Enviado por Gustavo Martins Piccolo
O presente trabalho acadêmico visa discutir distintas concepções sobre o significado etimológico e funcional da palavra jogo ao longo da história. Para tanto, materializamos mediante um processo metodológico de revisão de literatura as principais concepções sobre o fenômeno por nós investigado em diversas sociedades. Nossas análises se guiaram pela perspectiva do materialismo histórico, dialogando, principalmente, com os pressupostos estabelecidos pela Psicologia Histórico-Cultural, cujos grandes expoentes são Vygotsky, Leontiev, Luria, Davidov e Elkonin. Os resultados da pesquisa apontam para a miscelânea epistemológica assumida pelo complexo simbólico no qual estão situadas as atividades lúdicas, sendo que para uma melhor compreensão deste fenômeno é fundamental recorrermos a dois autores que as interpretam como produtos da sociedade e cultura, quais sejam: Elkonin e Caillois, posto estes retratarem os jogos em um processo dialético de desenvolvimento, favorecendo, por conseguinte, a compreensão de sua gênese constitutiva. Finalizamos o texto com a edificação de uma arquitetura dialógica entre as análises de Elkonin e Caillois, objetivando que estas se superem dialeticamente na produção de uma nova concepção e função social da atividade lúdica.
Palavras Chaves: jogo, sociedade, cultura, Elkonin e Caillois.

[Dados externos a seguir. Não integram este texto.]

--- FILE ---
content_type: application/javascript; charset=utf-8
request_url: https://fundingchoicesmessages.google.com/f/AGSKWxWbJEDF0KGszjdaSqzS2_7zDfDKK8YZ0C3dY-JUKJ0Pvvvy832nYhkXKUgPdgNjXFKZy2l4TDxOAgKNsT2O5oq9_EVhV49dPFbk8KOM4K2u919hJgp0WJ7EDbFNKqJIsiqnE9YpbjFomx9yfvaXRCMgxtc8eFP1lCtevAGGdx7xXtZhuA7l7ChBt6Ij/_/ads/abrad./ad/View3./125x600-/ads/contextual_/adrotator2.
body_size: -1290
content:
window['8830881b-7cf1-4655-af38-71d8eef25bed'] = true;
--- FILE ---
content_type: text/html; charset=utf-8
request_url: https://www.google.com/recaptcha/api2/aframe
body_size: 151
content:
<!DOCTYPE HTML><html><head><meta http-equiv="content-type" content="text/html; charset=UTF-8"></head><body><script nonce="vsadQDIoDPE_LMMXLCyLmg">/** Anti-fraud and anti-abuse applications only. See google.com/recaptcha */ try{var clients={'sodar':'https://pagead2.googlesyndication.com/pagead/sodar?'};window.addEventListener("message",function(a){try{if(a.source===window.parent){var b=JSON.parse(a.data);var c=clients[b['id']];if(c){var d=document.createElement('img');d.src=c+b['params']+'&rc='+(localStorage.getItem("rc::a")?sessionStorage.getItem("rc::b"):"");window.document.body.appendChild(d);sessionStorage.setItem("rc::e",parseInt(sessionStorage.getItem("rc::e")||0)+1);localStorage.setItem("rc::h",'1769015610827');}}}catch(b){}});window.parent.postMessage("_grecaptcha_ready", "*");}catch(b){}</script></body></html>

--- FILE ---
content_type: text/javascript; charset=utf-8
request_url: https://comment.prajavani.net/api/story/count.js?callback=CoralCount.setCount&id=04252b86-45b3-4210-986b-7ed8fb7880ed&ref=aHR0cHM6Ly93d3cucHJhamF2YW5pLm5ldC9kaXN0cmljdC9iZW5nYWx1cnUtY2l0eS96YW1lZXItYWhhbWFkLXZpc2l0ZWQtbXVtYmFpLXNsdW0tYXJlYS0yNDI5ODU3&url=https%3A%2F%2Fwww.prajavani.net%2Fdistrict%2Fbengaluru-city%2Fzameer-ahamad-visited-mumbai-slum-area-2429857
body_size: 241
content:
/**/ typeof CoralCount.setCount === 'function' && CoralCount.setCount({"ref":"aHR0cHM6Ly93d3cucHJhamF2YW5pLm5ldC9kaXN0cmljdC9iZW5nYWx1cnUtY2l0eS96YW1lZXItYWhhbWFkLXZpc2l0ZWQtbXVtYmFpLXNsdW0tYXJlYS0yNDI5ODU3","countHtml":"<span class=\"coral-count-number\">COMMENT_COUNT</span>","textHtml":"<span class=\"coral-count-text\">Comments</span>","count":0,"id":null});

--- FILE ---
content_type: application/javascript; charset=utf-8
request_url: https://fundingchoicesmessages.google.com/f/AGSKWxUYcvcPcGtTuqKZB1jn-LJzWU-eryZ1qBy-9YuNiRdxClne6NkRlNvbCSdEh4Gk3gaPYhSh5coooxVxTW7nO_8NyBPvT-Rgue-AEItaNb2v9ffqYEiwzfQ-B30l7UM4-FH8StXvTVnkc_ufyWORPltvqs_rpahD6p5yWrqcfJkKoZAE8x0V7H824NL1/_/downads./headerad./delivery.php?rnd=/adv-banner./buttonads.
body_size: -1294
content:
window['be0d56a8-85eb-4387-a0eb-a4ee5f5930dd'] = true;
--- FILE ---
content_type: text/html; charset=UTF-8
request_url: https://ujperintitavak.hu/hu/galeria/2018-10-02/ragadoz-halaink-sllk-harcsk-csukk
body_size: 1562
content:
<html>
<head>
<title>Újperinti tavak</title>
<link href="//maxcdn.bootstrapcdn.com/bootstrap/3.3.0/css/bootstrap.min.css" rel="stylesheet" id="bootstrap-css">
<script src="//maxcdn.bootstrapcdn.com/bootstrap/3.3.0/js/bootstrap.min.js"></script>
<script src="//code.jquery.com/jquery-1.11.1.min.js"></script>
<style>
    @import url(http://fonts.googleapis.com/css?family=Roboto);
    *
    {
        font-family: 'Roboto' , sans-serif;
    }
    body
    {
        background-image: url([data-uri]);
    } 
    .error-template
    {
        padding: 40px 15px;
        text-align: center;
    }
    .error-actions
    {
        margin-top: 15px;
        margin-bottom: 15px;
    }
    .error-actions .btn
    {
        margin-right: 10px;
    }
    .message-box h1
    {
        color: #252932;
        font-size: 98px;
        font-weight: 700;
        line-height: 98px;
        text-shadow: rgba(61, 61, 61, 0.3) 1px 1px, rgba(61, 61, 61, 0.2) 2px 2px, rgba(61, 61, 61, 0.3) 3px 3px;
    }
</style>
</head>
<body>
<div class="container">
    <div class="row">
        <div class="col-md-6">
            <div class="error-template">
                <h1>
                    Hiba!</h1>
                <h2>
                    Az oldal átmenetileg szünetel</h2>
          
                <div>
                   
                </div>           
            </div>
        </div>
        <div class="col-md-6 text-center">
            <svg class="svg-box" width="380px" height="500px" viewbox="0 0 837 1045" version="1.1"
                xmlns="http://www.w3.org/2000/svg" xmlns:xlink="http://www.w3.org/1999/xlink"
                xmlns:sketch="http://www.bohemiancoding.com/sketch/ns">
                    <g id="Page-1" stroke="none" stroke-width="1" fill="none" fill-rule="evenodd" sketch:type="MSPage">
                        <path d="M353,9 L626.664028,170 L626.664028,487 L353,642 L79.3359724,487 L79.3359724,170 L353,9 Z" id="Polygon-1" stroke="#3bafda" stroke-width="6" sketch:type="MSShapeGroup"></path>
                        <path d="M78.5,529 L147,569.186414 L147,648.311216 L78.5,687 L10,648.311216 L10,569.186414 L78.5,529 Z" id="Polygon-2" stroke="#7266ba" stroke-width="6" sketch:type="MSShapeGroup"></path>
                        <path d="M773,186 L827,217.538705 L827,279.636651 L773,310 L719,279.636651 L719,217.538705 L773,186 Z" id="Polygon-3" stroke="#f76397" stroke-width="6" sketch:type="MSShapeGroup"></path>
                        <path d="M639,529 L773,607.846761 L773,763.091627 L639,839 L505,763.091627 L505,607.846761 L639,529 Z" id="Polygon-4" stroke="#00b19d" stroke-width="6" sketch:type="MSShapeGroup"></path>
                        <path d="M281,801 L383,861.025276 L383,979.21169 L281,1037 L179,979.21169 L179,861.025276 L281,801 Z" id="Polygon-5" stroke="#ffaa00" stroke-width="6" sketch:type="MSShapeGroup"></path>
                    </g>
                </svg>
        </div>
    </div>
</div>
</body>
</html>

Minha entrada na Universidade Federal de São Carlos para cursar Educação Física está muito relaciona à prática de atividades físicas. Durante toda infância essa foi a principal fonte de alegria e divertimento com a qual me deparei, além disso, despertou (e ainda desperta) uma gama de curiosidades que possibilitou a aprendizagem de diversos conteúdos, os quais me ajudaram significativamente na construção de meu conhecimento sistemático e assistemático.
Durante o transcorrer da graduação vivenciamos uma grande diversidade de jogos, tais como: esportivos, pré-esportivos, recreativos, cooperativos, lúdicos, fato que nos possibilitou a visualização de um novo patamar para as aulas de Educação Física, que em geral, independentemente de seu meio de atuação (escolas, clubes, parques, projetos comunitários), tem nas atividades esportivas sua grande alavanca propulsora, esquecendo de todas as outras inúmeras atividades que poderiam proporcionar valiosas contribuições pedagógicas e afetivas para seus participantes.
Entretanto, mesmo com a abertura de novas possibilidades tracejadas pelo contato com diferentes tipos de jogos, algo ainda me incomodava, pois faltava segurança, clareza dos objetivos e vantagens educativas (em seu sentido mais amplo) que os jogos poderiam proporcionar aos seus praticantes.
Essa dúvida me inquietou durante alguns semestres, não encontrava resposta para sua possível solução, tudo parecia árido e nebuloso, o que na verdade acabava por impedir a visualização da questão e suas conseqüentes possibilidades de esclarecimento.
Apenas no sétimo semestre do curso, quando entrei em contato com a teoria histórico-cultural, comecei a ter lampejos intelectuais que colocaram minhas dúvidas em suspensão, agora, ainda que com olhos míopes, enxergava as possibilidades de aprendizagens proporcionadas pelos jogos e como esses são importantes recursos para o desenvolvimento infantil.
A mudança repentina em meu comportamento está relacionada a um elemento primordial na evolução e desenvolvimento do homem, independentemente de sua classe social ou ethos a que pertence, a destacar: teoria. É a teoria que possibilita a compreensão e o entendimento sistemático de certa situação, ela é a principal ferramenta do trabalho/saber acadêmico, é nossa fonte de apoio, nosso braço de sustentação, apenas por intermédio dela podemos compreender estruturalmente algum fenômeno social, como o jogo.
Conseqüentemente, minha falta de clareza na aplicação e utilização dos jogos estava relacionada com a ausência de uma teoria que embasasse meus atos/ações, a qual me impedia de enxergar as possibilidades transcendentes que essa atividade poderia desempenhar no cotidiano dos atores que compõe as diversas sociedades, sejam elas antigas, medievais, modernas, contemporâneas, avançadas, subdesenvolvidas, assim sendo, ao invés de ver os jogos como importante fonte de aprendizagens, enxergava-o apenas como mais uma forma de passatempo lúdico, uma atividade frívola, sem importância e significado.